The ASEAN-UN summit will be the first of its kind and will highlight future co-operation between the two organisations and top on the agenda will be co-operation in peace and security policy-making, human resource development and future role of the UN in the region.
The first ASEAN-UN Summit in Bangkok on Saturday would be the ideal occasion for the announcement of an ASEAN peace-building initiative in East Timor to create its infrastructure for peace, development and justice involving the combined efforts of governments and the civil society in ASEAN.
The current visit of East Timor independence leaders Xanana Gusmao and Nobel Peace prize laureate Jose Ramos-Harta to ASEAN countries should mark a new beginning in the relationship between ASEAN governments with East Timorese leaders, rising above the bitterness of the recent past as reflected in the earlier statement by Ramos Horta that East Timor was part of South Pacific nations, not part of Asean and that Asean members were not neutral but were accomplices of Indonesia.
The commitment by ASEAN governments at the ASEAN-UN Summit in Bangkok this Saturday to place the rebuilding of the East Timorese economy as an integral part of the ASEAN agenda can be given concrete shape and form when the ASEAN Finance Ministers meet in Brunei for their fourth official meeting on March 25 and 26, 2000.

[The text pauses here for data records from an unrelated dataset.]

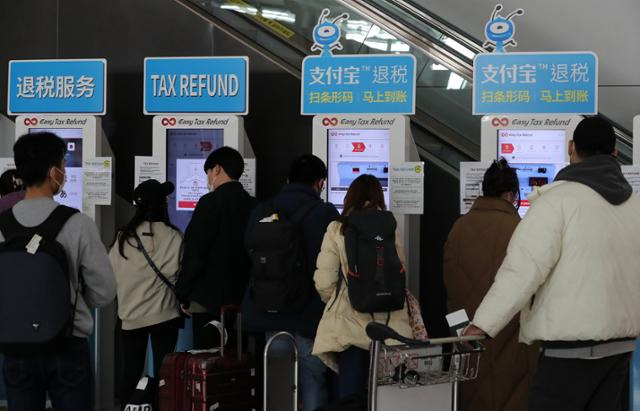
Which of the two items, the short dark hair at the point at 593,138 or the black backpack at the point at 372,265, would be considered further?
the black backpack at the point at 372,265

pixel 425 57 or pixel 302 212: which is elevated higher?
pixel 425 57

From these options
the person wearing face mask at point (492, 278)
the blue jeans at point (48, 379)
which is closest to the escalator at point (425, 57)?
the person wearing face mask at point (492, 278)

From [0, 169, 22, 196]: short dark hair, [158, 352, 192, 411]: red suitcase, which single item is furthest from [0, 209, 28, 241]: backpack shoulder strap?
[0, 169, 22, 196]: short dark hair

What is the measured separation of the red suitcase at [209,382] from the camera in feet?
14.3

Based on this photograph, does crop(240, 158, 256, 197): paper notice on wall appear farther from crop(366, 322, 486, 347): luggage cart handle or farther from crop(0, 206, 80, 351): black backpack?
crop(366, 322, 486, 347): luggage cart handle

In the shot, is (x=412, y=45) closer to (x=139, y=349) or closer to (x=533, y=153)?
(x=533, y=153)

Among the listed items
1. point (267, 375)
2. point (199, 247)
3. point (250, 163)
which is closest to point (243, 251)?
point (199, 247)

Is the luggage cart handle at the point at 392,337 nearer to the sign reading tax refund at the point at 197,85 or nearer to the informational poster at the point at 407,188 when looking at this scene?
the informational poster at the point at 407,188

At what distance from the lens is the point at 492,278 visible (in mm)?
4508

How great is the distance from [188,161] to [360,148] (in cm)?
112

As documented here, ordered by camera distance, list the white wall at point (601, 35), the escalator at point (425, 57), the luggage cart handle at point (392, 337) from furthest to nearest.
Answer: the white wall at point (601, 35) < the escalator at point (425, 57) < the luggage cart handle at point (392, 337)

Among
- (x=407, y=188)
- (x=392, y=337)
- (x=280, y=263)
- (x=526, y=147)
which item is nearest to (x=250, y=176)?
(x=407, y=188)

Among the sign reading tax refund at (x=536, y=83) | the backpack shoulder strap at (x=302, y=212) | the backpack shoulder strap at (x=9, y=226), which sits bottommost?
the backpack shoulder strap at (x=9, y=226)

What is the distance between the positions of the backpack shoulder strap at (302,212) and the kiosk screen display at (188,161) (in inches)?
62.5
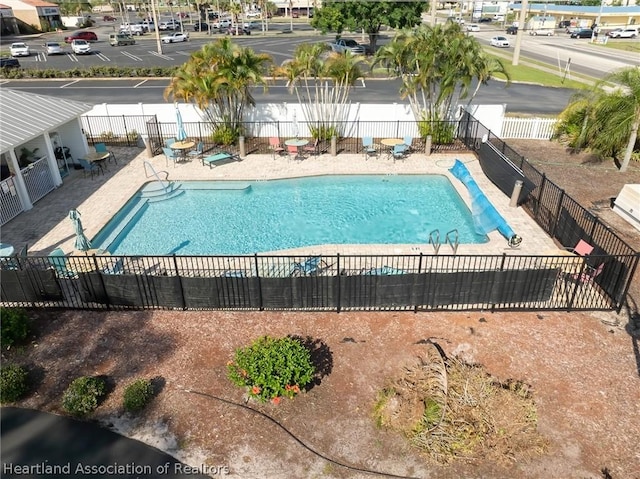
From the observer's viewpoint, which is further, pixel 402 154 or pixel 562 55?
pixel 562 55

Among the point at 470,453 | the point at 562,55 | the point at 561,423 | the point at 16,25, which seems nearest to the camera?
the point at 470,453

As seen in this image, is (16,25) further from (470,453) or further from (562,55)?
(470,453)

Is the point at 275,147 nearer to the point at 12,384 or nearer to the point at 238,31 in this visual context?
the point at 12,384

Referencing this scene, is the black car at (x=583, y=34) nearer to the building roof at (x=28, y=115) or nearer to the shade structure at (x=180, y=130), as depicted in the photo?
the shade structure at (x=180, y=130)

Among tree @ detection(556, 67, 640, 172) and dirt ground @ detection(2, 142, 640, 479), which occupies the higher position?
tree @ detection(556, 67, 640, 172)

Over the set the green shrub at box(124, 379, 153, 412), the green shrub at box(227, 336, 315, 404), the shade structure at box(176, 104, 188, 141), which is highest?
Answer: the shade structure at box(176, 104, 188, 141)

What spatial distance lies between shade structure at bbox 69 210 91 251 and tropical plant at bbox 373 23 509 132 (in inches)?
663

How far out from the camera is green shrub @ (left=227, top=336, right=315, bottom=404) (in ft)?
30.9

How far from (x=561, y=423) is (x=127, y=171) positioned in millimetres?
20497

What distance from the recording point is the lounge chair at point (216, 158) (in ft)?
73.4

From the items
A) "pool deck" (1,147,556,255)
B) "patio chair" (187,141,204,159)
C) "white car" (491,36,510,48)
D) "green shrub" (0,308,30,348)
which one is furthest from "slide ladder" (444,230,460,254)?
"white car" (491,36,510,48)

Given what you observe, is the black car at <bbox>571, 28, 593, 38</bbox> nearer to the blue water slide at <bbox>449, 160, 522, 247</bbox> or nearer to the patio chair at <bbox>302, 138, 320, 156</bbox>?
the patio chair at <bbox>302, 138, 320, 156</bbox>

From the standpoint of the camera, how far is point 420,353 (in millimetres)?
11266

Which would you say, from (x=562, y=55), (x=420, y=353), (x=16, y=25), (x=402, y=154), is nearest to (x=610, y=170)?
(x=402, y=154)
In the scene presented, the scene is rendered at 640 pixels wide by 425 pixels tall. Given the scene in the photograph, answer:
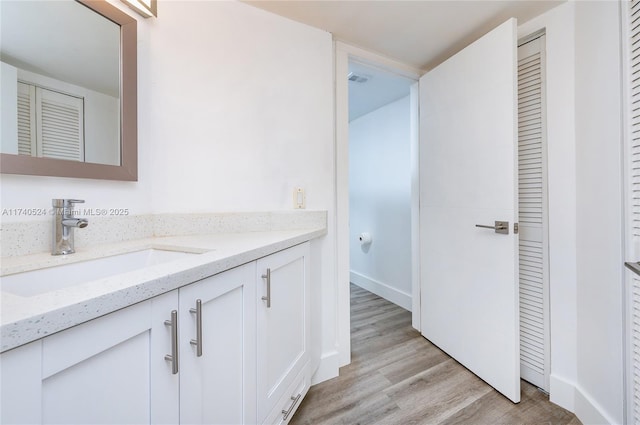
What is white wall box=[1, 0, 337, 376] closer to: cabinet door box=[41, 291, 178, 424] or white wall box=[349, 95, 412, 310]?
cabinet door box=[41, 291, 178, 424]

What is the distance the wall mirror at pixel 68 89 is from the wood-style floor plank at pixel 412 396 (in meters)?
1.50

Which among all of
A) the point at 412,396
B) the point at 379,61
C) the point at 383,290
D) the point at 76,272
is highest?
the point at 379,61

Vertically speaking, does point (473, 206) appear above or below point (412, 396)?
above

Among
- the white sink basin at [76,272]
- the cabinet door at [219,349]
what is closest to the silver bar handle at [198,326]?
the cabinet door at [219,349]

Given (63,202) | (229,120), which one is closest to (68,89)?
(63,202)

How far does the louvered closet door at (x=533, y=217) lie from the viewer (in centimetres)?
147

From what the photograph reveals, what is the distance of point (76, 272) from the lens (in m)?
0.83

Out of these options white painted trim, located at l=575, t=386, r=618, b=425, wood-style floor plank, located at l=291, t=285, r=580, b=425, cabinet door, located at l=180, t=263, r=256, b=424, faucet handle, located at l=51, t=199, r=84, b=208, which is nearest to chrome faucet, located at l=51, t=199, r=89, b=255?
faucet handle, located at l=51, t=199, r=84, b=208

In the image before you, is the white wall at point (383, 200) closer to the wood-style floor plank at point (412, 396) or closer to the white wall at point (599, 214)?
the wood-style floor plank at point (412, 396)

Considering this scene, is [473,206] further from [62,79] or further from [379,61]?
[62,79]

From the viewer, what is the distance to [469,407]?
137 cm

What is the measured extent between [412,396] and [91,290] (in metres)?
1.62

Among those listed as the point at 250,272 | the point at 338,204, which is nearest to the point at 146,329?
the point at 250,272

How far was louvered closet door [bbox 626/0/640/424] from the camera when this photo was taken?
3.40 feet
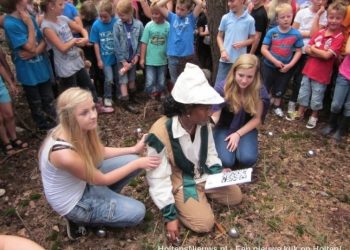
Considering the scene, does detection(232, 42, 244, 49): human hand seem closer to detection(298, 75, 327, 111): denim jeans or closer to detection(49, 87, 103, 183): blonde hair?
detection(298, 75, 327, 111): denim jeans

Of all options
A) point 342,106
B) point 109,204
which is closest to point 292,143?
point 342,106

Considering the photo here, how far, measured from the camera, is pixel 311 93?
194 inches

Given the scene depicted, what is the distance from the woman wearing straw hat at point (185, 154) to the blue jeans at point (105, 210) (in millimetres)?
222

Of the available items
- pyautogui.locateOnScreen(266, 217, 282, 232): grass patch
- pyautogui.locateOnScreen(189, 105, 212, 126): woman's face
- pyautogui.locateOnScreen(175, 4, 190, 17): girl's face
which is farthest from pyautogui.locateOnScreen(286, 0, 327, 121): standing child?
pyautogui.locateOnScreen(189, 105, 212, 126): woman's face

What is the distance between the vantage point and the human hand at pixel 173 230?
3.02 meters

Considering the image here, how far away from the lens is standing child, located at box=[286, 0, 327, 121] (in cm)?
492

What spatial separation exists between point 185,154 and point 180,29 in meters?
2.43

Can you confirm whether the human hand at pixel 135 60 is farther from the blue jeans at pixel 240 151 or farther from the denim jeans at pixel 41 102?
the blue jeans at pixel 240 151

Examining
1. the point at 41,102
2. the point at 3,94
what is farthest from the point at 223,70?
the point at 3,94

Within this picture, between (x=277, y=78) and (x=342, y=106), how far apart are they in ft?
3.29

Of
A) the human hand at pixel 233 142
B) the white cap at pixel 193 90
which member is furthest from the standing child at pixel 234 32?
the white cap at pixel 193 90

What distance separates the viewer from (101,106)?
5.15 metres

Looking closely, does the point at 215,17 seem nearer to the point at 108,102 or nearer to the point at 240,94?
the point at 240,94

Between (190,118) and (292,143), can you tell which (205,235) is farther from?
(292,143)
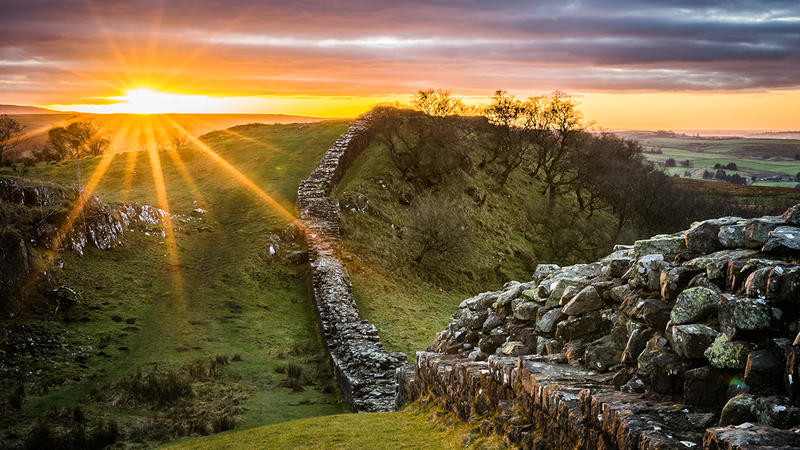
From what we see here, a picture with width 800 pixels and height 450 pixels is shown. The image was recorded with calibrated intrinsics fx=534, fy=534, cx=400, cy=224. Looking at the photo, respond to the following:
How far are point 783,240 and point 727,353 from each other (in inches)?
75.3

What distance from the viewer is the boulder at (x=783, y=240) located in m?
7.21

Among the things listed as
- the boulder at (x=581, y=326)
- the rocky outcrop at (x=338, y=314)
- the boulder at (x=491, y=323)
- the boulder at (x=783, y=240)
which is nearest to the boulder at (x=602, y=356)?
the boulder at (x=581, y=326)

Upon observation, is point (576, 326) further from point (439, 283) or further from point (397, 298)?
point (439, 283)

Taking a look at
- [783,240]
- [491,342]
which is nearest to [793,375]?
[783,240]

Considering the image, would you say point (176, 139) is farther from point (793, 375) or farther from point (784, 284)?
point (793, 375)

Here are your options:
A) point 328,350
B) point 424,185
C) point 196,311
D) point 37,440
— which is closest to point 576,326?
point 37,440

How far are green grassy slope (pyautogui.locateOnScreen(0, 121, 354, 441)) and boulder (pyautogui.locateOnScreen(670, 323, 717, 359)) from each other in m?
12.7

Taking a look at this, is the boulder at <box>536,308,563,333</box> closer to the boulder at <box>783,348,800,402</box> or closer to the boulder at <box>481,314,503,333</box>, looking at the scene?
the boulder at <box>481,314,503,333</box>

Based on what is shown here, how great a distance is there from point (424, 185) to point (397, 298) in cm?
2116

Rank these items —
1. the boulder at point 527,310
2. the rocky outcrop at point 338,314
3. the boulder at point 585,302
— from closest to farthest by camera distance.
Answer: the boulder at point 585,302 < the boulder at point 527,310 < the rocky outcrop at point 338,314

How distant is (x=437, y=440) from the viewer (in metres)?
11.0

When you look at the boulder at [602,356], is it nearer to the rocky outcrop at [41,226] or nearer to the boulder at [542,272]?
the boulder at [542,272]

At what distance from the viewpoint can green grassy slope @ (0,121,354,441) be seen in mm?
17062

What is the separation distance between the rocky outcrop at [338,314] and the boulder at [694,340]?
1154 cm
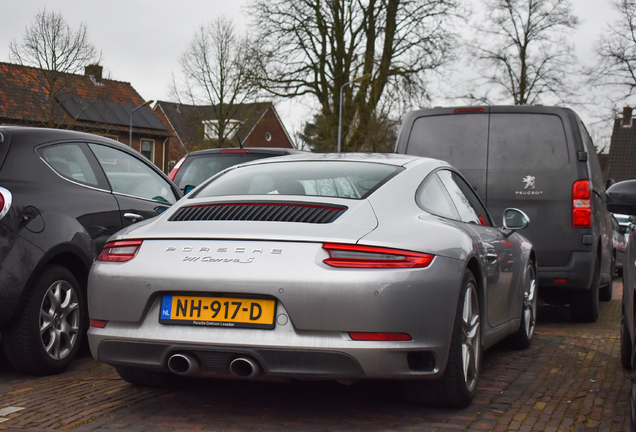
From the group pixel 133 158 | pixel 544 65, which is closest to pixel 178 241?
pixel 133 158

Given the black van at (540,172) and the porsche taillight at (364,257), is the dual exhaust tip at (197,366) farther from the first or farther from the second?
the black van at (540,172)

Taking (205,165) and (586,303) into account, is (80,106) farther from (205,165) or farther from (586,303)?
(586,303)

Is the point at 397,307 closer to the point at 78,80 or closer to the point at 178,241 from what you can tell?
the point at 178,241

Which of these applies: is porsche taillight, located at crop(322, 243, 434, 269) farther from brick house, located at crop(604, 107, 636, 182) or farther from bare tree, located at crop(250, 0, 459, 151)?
brick house, located at crop(604, 107, 636, 182)

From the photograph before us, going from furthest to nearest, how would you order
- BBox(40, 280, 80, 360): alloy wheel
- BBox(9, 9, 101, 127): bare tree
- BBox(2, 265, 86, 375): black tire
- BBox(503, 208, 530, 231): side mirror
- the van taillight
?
1. BBox(9, 9, 101, 127): bare tree
2. the van taillight
3. BBox(503, 208, 530, 231): side mirror
4. BBox(40, 280, 80, 360): alloy wheel
5. BBox(2, 265, 86, 375): black tire

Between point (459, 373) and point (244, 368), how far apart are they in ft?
3.65

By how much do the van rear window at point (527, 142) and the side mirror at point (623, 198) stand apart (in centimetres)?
313

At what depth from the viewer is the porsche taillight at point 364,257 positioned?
140 inches

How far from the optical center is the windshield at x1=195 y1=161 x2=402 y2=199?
4.27m

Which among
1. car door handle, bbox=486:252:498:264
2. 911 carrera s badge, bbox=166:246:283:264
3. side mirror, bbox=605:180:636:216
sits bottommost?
car door handle, bbox=486:252:498:264

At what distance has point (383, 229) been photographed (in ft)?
12.3

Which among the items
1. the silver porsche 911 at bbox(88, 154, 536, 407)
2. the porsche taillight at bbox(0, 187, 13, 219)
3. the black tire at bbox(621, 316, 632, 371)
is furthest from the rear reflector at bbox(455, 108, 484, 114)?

The United Nations and World Bank have estimated that East Timor needs at least US$100 million a year over the next three years for reconstruction and development, primarily in infrastructure, health, and education.
ASEAN would be able to go a long way to restore its international standing if it could play an active role in the launching of an ASEAN peace-building initiative in East Timor to create its infrastructure for peace, development and justice to enable it to take its rightful place in the comity of nations.